▸ **WHAT TO DO**:
Within the following material, tally each line that contains the string "California". Give the tally only.

- - - - -

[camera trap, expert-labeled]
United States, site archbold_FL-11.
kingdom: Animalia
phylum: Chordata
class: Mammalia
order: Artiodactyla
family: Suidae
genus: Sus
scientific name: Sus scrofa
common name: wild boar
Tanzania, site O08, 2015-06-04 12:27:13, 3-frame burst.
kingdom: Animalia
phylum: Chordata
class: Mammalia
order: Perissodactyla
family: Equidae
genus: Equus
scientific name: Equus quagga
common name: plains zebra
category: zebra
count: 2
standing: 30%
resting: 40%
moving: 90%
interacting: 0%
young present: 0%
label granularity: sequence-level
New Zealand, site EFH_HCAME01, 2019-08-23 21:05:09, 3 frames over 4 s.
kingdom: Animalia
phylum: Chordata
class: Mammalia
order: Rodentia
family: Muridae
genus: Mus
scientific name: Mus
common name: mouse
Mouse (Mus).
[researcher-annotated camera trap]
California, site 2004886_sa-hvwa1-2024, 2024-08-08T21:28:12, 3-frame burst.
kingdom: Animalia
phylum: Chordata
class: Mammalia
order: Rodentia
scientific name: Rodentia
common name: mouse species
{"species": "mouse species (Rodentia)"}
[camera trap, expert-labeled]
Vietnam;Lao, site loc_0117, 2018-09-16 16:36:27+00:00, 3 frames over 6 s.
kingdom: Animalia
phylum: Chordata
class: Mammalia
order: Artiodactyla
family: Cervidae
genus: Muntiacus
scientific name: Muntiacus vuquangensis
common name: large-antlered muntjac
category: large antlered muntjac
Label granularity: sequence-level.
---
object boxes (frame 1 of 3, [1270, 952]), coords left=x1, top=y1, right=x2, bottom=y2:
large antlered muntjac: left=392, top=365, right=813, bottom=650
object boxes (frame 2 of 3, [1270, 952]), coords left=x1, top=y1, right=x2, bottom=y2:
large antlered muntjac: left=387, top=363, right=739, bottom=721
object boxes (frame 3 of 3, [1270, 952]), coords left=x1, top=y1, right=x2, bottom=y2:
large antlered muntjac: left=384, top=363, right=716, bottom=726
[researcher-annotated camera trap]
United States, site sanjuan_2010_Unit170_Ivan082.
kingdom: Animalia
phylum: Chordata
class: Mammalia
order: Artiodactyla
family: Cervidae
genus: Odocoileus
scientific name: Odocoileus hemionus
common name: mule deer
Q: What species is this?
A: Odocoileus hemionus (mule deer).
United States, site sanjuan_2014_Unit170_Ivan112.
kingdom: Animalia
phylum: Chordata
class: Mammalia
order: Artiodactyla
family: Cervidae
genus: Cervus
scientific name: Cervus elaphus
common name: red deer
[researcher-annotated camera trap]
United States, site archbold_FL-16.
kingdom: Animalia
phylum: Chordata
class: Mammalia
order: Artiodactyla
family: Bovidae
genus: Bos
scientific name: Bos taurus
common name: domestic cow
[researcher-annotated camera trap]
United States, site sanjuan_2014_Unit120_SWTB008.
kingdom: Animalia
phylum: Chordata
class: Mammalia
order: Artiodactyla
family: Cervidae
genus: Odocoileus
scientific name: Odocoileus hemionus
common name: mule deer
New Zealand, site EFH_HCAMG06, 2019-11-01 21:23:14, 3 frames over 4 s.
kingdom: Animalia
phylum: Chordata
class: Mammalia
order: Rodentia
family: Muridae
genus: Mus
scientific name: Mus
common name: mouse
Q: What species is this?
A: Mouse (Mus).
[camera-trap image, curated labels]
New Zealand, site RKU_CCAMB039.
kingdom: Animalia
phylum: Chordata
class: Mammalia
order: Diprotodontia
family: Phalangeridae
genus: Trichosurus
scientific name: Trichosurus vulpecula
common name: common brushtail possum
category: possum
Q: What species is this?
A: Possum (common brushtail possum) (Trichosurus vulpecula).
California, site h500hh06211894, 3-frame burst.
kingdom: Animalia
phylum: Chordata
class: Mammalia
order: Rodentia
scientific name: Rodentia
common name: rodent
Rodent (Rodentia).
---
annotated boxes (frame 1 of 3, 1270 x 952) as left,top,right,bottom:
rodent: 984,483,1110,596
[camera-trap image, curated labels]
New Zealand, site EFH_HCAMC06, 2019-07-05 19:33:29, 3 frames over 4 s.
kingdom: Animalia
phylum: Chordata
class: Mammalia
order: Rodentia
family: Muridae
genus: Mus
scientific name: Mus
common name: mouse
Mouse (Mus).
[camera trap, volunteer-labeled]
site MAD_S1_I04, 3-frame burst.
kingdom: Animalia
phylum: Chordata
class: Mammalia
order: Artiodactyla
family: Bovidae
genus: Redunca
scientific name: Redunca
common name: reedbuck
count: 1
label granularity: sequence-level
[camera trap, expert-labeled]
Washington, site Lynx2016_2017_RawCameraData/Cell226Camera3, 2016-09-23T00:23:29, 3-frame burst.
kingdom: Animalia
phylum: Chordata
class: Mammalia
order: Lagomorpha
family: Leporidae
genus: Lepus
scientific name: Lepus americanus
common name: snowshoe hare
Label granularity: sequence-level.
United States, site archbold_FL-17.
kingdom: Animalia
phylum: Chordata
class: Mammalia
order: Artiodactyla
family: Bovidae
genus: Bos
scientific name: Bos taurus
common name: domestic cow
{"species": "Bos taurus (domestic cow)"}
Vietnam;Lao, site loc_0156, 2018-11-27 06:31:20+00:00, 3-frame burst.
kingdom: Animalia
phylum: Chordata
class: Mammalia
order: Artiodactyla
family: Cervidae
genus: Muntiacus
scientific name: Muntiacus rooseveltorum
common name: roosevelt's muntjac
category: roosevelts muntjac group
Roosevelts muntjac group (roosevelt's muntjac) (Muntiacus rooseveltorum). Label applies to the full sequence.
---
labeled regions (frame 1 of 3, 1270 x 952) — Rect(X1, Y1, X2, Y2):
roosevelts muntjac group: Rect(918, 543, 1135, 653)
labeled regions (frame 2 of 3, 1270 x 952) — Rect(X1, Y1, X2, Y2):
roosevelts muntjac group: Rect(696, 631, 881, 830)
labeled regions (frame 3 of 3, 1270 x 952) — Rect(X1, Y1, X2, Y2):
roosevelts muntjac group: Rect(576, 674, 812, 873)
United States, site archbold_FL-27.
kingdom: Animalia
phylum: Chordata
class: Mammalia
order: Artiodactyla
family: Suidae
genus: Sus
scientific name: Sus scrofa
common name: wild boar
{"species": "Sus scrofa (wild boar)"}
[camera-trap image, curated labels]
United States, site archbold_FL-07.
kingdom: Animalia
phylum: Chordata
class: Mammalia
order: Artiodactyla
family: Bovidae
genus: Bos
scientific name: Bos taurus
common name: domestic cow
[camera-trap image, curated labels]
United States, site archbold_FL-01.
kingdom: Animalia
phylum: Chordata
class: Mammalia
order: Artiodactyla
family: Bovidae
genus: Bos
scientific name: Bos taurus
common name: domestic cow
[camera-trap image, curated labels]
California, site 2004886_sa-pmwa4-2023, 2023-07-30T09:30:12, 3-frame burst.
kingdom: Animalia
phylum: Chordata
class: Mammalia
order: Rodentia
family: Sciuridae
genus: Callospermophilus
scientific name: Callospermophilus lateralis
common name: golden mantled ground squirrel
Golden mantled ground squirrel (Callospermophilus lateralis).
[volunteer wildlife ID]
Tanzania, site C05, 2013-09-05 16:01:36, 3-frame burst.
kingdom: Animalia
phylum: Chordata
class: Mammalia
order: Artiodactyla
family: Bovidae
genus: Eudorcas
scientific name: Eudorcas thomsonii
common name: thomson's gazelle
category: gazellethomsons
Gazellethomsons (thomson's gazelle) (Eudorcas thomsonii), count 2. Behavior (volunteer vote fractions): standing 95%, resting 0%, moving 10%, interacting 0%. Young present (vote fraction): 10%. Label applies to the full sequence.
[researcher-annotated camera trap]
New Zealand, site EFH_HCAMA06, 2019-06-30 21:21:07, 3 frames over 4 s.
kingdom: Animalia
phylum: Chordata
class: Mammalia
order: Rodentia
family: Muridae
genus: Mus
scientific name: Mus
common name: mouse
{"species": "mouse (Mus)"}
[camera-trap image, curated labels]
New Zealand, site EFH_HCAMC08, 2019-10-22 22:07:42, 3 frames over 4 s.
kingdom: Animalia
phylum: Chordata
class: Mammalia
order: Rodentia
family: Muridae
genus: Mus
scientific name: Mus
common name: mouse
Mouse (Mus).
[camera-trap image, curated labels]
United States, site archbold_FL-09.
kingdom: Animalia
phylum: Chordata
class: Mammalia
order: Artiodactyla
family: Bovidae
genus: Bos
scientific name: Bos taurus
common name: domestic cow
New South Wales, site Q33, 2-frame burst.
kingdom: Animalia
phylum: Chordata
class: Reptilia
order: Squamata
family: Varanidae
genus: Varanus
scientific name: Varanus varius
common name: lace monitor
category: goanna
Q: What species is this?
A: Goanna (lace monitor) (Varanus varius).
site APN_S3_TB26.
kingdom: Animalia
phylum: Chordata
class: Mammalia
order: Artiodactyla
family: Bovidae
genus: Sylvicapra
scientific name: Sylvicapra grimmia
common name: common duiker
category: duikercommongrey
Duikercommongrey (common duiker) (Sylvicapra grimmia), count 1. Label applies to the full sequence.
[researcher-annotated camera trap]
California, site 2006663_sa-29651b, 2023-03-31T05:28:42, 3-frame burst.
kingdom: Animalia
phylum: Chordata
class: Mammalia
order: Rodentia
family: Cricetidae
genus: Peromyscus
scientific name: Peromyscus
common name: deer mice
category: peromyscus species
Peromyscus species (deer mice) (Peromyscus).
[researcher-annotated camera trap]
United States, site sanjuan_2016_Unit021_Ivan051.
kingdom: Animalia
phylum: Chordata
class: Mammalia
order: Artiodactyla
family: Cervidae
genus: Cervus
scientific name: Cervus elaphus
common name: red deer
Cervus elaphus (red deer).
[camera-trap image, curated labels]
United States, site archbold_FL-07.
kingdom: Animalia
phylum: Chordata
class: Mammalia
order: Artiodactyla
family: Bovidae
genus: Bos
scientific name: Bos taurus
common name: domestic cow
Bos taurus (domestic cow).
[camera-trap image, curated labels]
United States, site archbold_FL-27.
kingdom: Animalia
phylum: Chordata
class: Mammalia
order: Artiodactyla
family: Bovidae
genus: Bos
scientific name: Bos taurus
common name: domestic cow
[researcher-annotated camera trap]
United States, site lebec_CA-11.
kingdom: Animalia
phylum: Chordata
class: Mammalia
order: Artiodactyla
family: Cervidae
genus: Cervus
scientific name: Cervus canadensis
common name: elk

- - - - -

▸ **EXERCISE RESPONSE**:
4